Abstract

Although there are many genetic loci in noncoding regions associated with vascular disease, studies on long noncoding RNAs (lncRNAs) discovered from human plaques that affect atherosclerosis have been highly limited. We aimed to identify and functionally validate a lncRNA using human atherosclerotic plaques. Human aortic samples were obtained from patients who underwent aortic surgery, and tissues were classified according to atherosclerotic plaques. RNA was extracted and analyzed for differentially expressed lncRNAs in plaques. Human aortic smooth muscle cells (HASMCs) were stimulated with oxidized low-density lipoprotein (oxLDL) to evaluate the effect of the identified lncRNA on the inflammatory transition of the cells. Among 380 RNAs differentially expressed between the plaque and control tissues, lncRNA HSPA7 was selected and confirmed to show upregulated expression upon oxLDL treatment. HSPA7 knockdown inhibited the migration of HASMCs and the secretion and expression of IL-1β and IL-6; however, HSPA7 knockdown recovered the oxLDL-induced reduction in the expression of contractile markers. Although miR-223 inhibition promoted the activity of Nf-κB and the secretion of inflammatory proteins such as IL-1β and IL-6, HSPA7 knockdown diminished these effects. The effects of miR-223 inhibition and HSPA7 knockdown were also found in THP-1 cell-derived macrophages. The impact of HSPA7 on miR-223 was mediated in an AGO2-dependent manner. HSPA7 is differentially increased in human atheroma and promotes the inflammatory transition of vascular smooth muscle cells by sponging miR-223. For the first time, this study elucidated the molecular mechanism of action of HSPA7, a lncRNA of previously unknown function, in humans.

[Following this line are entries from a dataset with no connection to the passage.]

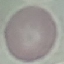
{
  "malaria_status": "uninfected",
  "capture": "smartphone through the microscope eyepiece",
  "image_type": "cell patch, automatically extracted from a larger field of view and resized to 64 × 64 pixels",
  "preparation": "thin blood smear",
  "stain": "Giemsa"
}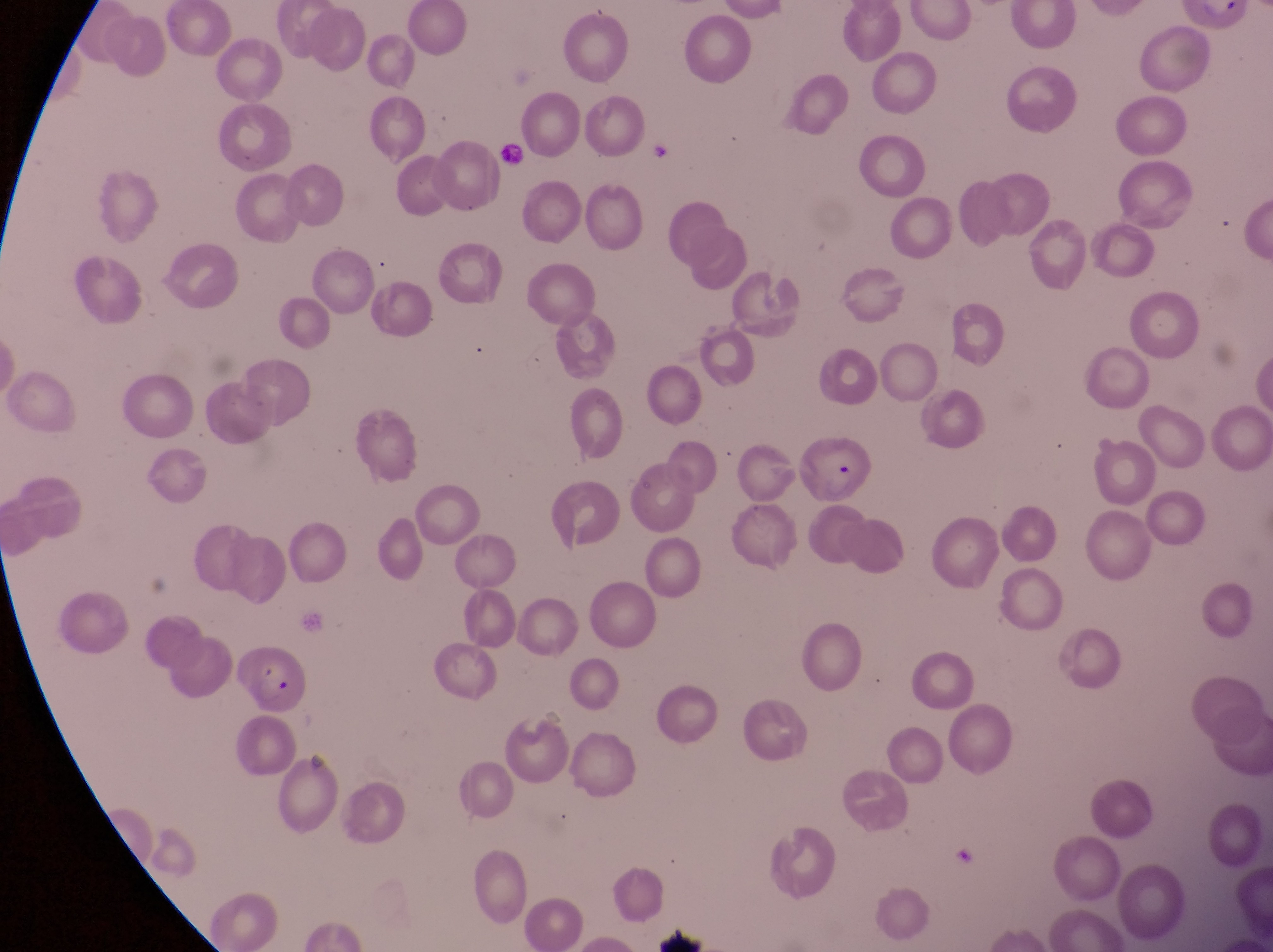
Approximate bounding boxes as {left, top, right, bottom} in pixels. Artifact (platelet-like body, stain precipitate, or debris) locations: {646, 128, 681, 170}. Parasitised red blood cell locations: {794, 437, 877, 509}, {230, 644, 313, 718}. Photographed through the eyepiece of an Olympus CX-23 microscope with a smartphone camera. Single field of view. Image is 1273×952 pixels. At a magnification of 1000x. Sample from Uganda. Thin blood film.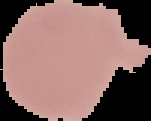

image size = 151×121 pixels
image type = segmented cell region with the area outside set to black
malaria status = uninfected
preparation = thin blood smearOutline each blood parasite and name the species.
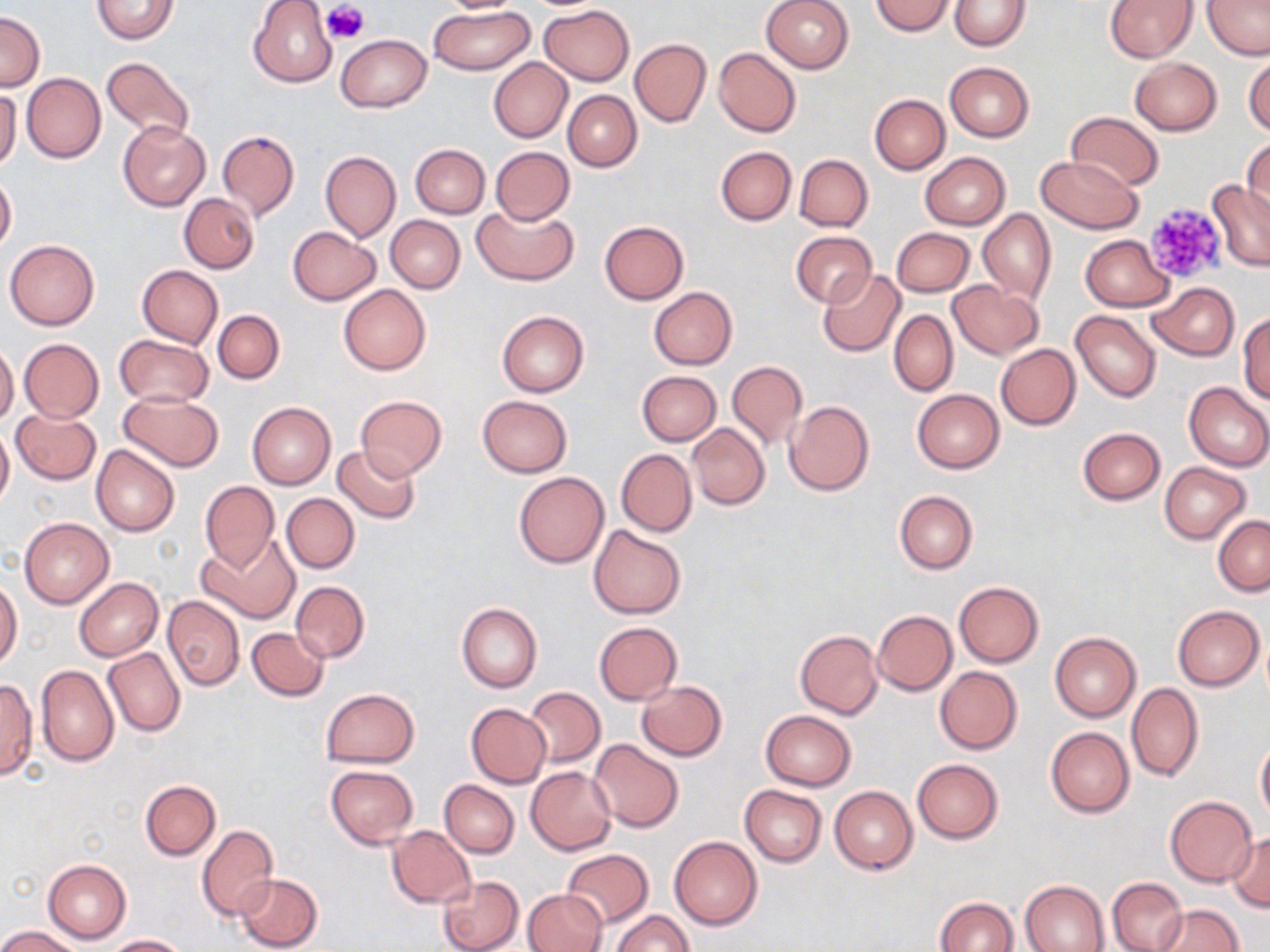
No blood parasites observed.

Approximate bounding boxes as [x1, y1, x2, y2] in pixels. Uninfected red blood cell locations: [91, 0, 179, 44], [248, 0, 338, 87], [434, 0, 532, 15], [759, 0, 854, 74], [948, 0, 1031, 51], [1104, 0, 1196, 62], [1203, 0, 1269, 60], [869, 1, 955, 35], [429, 5, 534, 76], [540, 5, 634, 86], [0, 13, 45, 92], [337, 34, 431, 112], [630, 38, 711, 127], [713, 47, 802, 137], [1244, 53, 1270, 136], [101, 55, 195, 143], [488, 57, 571, 143], [1130, 57, 1221, 135], [944, 61, 1034, 142], [22, 73, 106, 163], [0, 88, 21, 172], [563, 91, 641, 172], [869, 94, 950, 174], [1065, 112, 1165, 191], [117, 120, 210, 211], [217, 130, 299, 221], [1243, 136, 1270, 221], [410, 144, 489, 218], [716, 146, 796, 225], [490, 147, 575, 225], [319, 150, 401, 242], [920, 152, 1010, 229], [794, 154, 872, 232], [1034, 155, 1144, 234], [0, 175, 16, 254], [1207, 181, 1269, 272], [180, 194, 259, 273], [472, 202, 578, 286], [977, 208, 1055, 306], [385, 215, 465, 292], [599, 220, 689, 303], [288, 227, 380, 306], [891, 227, 974, 297], [791, 231, 876, 308], [1081, 235, 1174, 311], [5, 240, 99, 330], [136, 265, 222, 348], [817, 269, 905, 356], [947, 280, 1044, 359], [1148, 282, 1239, 360], [339, 284, 431, 375], [649, 287, 737, 369], [643, 290, 726, 446], [213, 310, 284, 383], [496, 310, 589, 398], [889, 310, 958, 396], [1071, 310, 1161, 402], [1238, 313, 1270, 403], [115, 335, 214, 408], [19, 338, 104, 422], [0, 343, 19, 427], [996, 344, 1081, 429], [726, 361, 807, 449], [636, 370, 720, 446], [1183, 382, 1270, 472], [911, 390, 1004, 474], [118, 391, 224, 471], [477, 395, 573, 477], [354, 396, 447, 481], [784, 400, 874, 496], [248, 401, 335, 490], [11, 410, 102, 484], [687, 422, 770, 511], [0, 427, 14, 508], [1077, 427, 1166, 505], [91, 445, 179, 537], [333, 445, 421, 524], [616, 449, 696, 536], [1159, 462, 1252, 544], [513, 472, 609, 568], [199, 480, 279, 573], [894, 491, 977, 574], [281, 493, 359, 573], [1213, 515, 1270, 597], [20, 517, 113, 608], [589, 524, 686, 619], [198, 534, 301, 624], [0, 576, 22, 671], [74, 577, 163, 661], [291, 581, 370, 662], [953, 581, 1044, 667], [162, 595, 245, 691], [456, 601, 542, 692], [1172, 605, 1264, 690], [872, 610, 957, 695], [594, 622, 682, 704], [247, 627, 329, 702], [795, 630, 882, 719], [1050, 632, 1141, 722], [103, 648, 185, 737], [35, 665, 119, 766], [935, 666, 1023, 754], [0, 677, 37, 781], [635, 681, 727, 760], [1126, 683, 1204, 782], [524, 686, 605, 767], [320, 687, 418, 766], [466, 703, 551, 787], [759, 710, 856, 790], [1045, 726, 1135, 817], [1256, 735, 1270, 825], [589, 739, 684, 833], [911, 758, 1004, 844], [325, 765, 419, 848], [527, 767, 615, 853], [139, 780, 220, 860], [440, 780, 519, 857], [739, 785, 826, 868], [830, 785, 918, 874], [1165, 795, 1256, 886], [197, 825, 279, 921], [387, 826, 475, 908], [1227, 831, 1270, 911], [669, 836, 763, 930], [561, 849, 654, 928], [43, 858, 131, 943], [234, 872, 324, 951], [436, 875, 523, 952], [1106, 876, 1188, 952], [1020, 879, 1110, 952], [521, 889, 608, 952], [933, 897, 1019, 952], [1152, 903, 1244, 951], [611, 910, 692, 952], [0, 926, 81, 952], [105, 933, 190, 951]. Platelet locations: [323, 2, 368, 46], [1141, 201, 1228, 286]. Slide-level diagnosis: no evidence of blood parasites. Thin blood film. Image is 1270×952 pixels. Captured at 1000x magnification. Optical microscopy. May-Grünwald-Giemsa stain. Single field of view.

Atherosclerosis: Identifying noncoding RNA effect

A long non-coding RNA (lncRNA) called HSPA7 promotes the development of atherosclerosis, plaque in arteries. Many atherosclerosis-related genetic loci are in noncoding regions of genome, but there has been an incomplete understanding of them. Sang-Hak Lee at Yonsei University College of Medicine, Seoul, South Korea, and co-workers set out to identify a lncRNA involved in atherosclerosis and investigate its mode of action. Comparison of aortic tissues allowed them to identify lncRNAs more abundant in atherosclerotic tissue but less in healthy tissue. Of the 380 lncRNAs identified, only HSPA7 reliably increased when aortic cells were treated with a trigger of atherosclerosis. Inhibiting HSPA7 restored normal function in vascular cells, decreasing migration and inflammation. Further investigation showed that HSPA7 blocks the activity of miR-223, a microRNA that suppresses inflammation. These results identify a potential therapeutic target for atherosclerosis.